The study was performed by Kimberly Mai at University College London and her colleagues, who used a text-to-speech algorithm trained on two publicly available datasets. Fifty deepfaked speech samples were created in both languages to determine if humans could identify the fakes from the real voices.
529 people took part in the study. They listened to a real female speaker reading generic sentences in English or Mandarin interspersed with AI-generated phrases.
The first group listened to 20 voice samples in their native language and had to decide if they were real or fake. Participants picked the right option 73% of the time.
A second group heard 20 randomly chosen pairs of audio clips, one spoken by a human and one by an AI. People were able to spot the deepfake 85% of the time in this test, though having two exact clips for comparison was always going to make this challenge easier.
Deepfaked voices often come with telltale signs such as stilted, monotone speech or unnatural stuttering that identify them as being artificial. However, the accuracy figures only increased slightly after participants were given training on how to recognize the characteristics of AI-generated speech.
"In our study, we showed that training people to detect deepfakes is not necessarily a reliable way to help them to get better at it. Unfortunately, our experiments also show that at the moment automated detectors are not reliable either," said Mai.
"They're really good at detecting deepfakes if they've seen similar examples during their training phase, if the speaker is the same or the clips are recorded in a similar audio environment, for example. But they're not reliable when there are changes in the test audio conditions, such as if there's a different speaker."
It's important to note that the people in the study knew they were listening out for an AI-generated voice; a person not expecting one would likely find it harder to recognize a fake.

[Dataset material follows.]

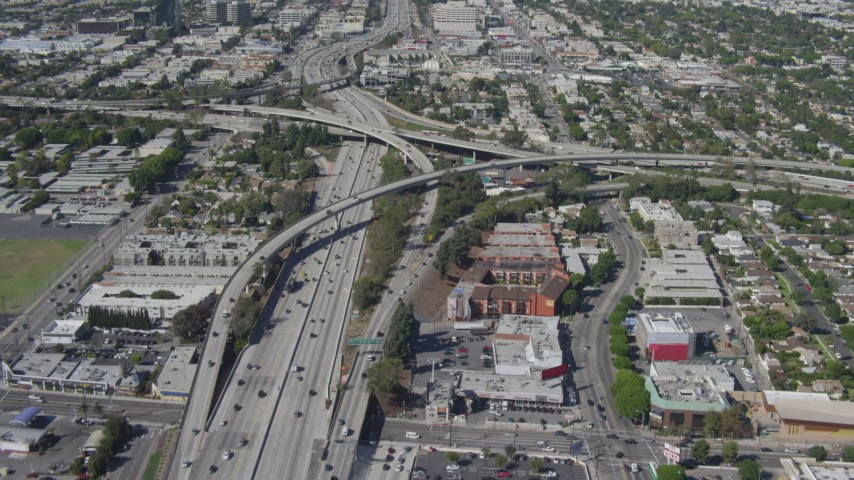 4K stock footage aerial video tilt from light traffic to reveal freeway interchange, Mar Vista, California Aerial Stock Footage | DCA06_065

There have been cases of scammers using cloned voices to call people and trick them into believing they are talking to family, friends, or officials and handing over sensitive data. There's also the concern over some security systems using voice identification.
Mai also said that the algorithms used to create the deepfakes in the study are relatively old, so those generated with newer and future technologies will sound more like the real thing and have less of an uncanny valley effect.
Microsoft have announced their AI "VALL-E"
– Del Walker (@TheCartelDel) January 7, 2023
Using a 3-second sample of human speech, it can generate super-high-quality text-to-text speech from the same voice. Even emotional range and acoustic environment of the
sample data can be reproduced. Here are some examples. pic.twitter.com/ExoS2VWO6d
Back in January, Microsoft researchers announced a new AI that can accurately mimic a human voice from a mere three-second-long audio sample.